Anche sul fronte Covid, la positività riscontrata è molto bassa: cinquanta positivi su 1.809 tamponi effettuati. Dato che si conferma a livello regionale: su un totale di 6.628 tamponi, i positivi sono 142 e i debolmente positivi 14. Problema, dunque, molto contenuto. Entro 48 ore dal loro arrivo, sono previsti tamponi antigenici o molecolari ed è offerta gratuitamente la possibilità di iniziare o completare il ciclo vaccinale anti-Covid.

Il monitoraggio

L’invezione da Coronavirus richiede, certo, un monitoraggio costante, ma l’attenzione delle autorità sanitarie si focalizza soprattutto sui minori (1.800 quelli registrati finora, quasi la metà delle presenze ufficiali, anche se il numero fotografa solo una quota delle presenze che gli osservatori stimano essere il doppio) per i quali, in base alla legge 119 del 2017, è prevista la vaccinazione contro le malattie a rischio epidemico quali poliomielite, difterite, tetano, epatite B, pertosse, influenzale, morbillo, rosolia, parotite e varicella. Tutti i profughi di guerra registrati, a prescindere dallo stato vaccinale comprovato da eventuale documentazione in loro possesso, sono sottoposti ad un test che escluda la positività alla tubercolosi.

Sanità gratuita

L’assistenza sanitaria sul territorio lombardo è garantita gratuitamente a tutti i cittadini provenienti dall’Ucraina e in fuga dalla guerra, che abbiano necessità sanitarie per patologie acute o croniche. Ad oggi (dato regionale) le persone ospitate in Covid hotel in quanto positive al SarsCov2 sono dieci, di cui quattro minori. Come avviene nel resto del Paese, i profughi possono accedere a tutti i servizi erogati dal Servizio sanitario nazionale, incluse visite e cure specialistiche, come quelle dedicate ai malati oncologici. Le donne in gravidanza e i minori vengono iscritti al Servizio sanitario; agli altri, al momento, viene rilasciato un codice Stp (straniero temporaneamente presente) che garantisce l’accesso alle prestazioni.

L’Organizzazione mondiale della Sanità, esprimendosi proprio sulle priorità per la sanità pubblica nell’aggiornamento sull’emergenza in Ucraina del 17 marzo, individua tre elementi. La gestione delle ferite o traumi legati al conflitto, esigenze sanitarie materno-infantili (assistenza alle donne in gravidanza o che hanno partorito da poco, problemi sanitari di neonati e bambini).
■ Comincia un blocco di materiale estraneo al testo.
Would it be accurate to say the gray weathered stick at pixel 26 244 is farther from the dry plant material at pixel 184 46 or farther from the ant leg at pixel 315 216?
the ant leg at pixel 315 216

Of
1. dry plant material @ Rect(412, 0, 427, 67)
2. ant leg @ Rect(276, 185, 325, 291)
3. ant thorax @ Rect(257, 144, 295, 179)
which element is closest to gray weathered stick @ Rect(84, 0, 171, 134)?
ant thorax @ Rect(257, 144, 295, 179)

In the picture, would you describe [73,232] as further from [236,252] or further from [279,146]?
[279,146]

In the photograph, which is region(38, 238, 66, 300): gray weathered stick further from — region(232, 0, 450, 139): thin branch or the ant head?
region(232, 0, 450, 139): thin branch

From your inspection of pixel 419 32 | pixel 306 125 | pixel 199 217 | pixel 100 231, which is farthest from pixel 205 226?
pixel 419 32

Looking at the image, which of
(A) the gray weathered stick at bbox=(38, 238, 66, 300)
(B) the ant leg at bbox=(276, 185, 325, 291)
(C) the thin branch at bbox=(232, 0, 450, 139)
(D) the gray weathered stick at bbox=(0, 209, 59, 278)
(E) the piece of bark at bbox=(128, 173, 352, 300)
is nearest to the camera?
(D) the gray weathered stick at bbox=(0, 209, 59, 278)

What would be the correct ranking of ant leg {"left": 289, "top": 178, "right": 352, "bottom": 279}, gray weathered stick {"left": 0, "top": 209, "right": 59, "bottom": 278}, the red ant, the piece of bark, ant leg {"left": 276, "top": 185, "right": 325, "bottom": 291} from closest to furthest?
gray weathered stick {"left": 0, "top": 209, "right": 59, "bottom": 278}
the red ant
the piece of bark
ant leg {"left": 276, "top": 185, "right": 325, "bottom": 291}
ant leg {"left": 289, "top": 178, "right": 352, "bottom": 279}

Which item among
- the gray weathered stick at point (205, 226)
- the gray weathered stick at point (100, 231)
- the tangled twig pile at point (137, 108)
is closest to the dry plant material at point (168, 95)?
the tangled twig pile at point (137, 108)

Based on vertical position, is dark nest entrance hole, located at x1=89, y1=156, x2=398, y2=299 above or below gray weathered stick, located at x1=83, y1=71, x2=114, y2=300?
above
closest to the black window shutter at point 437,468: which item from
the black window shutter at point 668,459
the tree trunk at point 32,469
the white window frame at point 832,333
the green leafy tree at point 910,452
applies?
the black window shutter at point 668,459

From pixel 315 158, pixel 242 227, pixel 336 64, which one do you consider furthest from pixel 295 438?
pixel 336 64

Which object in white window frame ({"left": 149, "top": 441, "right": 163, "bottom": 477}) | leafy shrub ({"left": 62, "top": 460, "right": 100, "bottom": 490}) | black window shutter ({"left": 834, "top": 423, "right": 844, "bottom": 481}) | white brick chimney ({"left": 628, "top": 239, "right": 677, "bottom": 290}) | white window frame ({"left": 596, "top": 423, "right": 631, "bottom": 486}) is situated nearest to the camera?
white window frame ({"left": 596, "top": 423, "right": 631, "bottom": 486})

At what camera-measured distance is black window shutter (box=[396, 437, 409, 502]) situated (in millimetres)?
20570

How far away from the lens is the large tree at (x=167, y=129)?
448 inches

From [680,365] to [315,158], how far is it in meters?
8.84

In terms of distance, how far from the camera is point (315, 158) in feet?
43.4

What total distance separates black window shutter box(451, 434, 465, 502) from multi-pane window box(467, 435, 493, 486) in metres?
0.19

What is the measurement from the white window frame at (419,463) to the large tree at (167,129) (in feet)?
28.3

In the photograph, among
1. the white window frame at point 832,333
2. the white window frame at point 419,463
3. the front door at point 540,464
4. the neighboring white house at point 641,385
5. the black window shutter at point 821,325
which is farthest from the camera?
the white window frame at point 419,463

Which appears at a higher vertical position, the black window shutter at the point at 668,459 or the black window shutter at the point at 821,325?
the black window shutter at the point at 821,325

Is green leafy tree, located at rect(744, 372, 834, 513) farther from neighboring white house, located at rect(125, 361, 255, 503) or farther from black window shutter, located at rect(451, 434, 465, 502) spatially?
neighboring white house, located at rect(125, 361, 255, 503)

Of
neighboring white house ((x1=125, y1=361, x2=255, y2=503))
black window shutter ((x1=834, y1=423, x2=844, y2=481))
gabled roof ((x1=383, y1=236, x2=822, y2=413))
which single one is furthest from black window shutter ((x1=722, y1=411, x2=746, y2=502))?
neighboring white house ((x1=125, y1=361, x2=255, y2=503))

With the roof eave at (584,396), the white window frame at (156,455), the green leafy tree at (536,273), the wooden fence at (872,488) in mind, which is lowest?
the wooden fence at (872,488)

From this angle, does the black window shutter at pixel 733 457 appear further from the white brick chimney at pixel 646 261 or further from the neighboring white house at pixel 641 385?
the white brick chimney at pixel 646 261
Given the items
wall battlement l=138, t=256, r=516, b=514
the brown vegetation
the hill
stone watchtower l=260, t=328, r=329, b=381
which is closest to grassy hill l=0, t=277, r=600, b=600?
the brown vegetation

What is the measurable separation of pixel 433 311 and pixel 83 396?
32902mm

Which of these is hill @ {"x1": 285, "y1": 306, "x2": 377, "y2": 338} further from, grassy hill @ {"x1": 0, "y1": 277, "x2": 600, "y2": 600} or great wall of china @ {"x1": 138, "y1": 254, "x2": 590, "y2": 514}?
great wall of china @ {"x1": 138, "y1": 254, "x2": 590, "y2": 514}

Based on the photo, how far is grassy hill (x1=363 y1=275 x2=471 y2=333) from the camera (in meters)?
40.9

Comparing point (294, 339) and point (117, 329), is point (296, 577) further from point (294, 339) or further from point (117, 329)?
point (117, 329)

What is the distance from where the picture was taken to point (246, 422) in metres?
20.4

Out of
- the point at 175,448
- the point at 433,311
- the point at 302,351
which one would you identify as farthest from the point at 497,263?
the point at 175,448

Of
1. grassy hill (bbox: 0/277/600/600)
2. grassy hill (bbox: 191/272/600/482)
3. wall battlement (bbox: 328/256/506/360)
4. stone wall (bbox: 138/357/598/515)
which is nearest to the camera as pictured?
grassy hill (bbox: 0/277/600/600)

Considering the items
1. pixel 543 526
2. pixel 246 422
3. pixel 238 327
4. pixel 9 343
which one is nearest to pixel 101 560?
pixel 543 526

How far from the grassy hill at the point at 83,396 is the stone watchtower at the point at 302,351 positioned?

Infine indica le criticità connesse alla sicurezza alimentare e alle carenze nutritive derivanti dal non aver avuto accesso da diversi giorni ad acqua potabile e cibo.

Tempestività

In un articolo pubblicato venerdì scorso sulla rivista scientifica Lancet dalla Società italiana di Medicina delle Migrazioni si raccomanda che «un’assistenza sanitaria tempestiva e adeguata per i rifugiati ucraini in tutti i Paesi europei di accoglienza dovrebbe considerare le problematiche di salute pubblica prebellica, in modo da identificare azioni prioritarie per affrontarle e garantire la continuità delle cure all’interno dei Paesi».

Che fare? «Sviluppare un sistema di sorveglianza delle sindromi per valutare tutti i bisogni sanitari, compresi quelli delle malattie non trasmissibili e della salute mentale; rafforzare le vaccinazioni, garantendo la protezione da Covid-19; facilitare il contenimento delle epidemie di poliomielite e morbillo e promuovere un’adeguata copertura vaccinale per età garantire un continuum delle cure per le malattie non trasmissibili e le malattie infettive croniche ; tutelare la salute mentale con un’adeguata mediazione linguistica e culturale, incoraggiando il ricongiungimento familiare dei rifugiati quando le condizioni della guerra e degli spostamenti lo rendono attuabile.

Ancora: rafforzare i sistemi di informazione sanitaria europei per i profughi ucraini, anche tramite strumenti digitali, per facilitare la gestione delle malattie croniche e la continuità assistenziale transfrontaliera».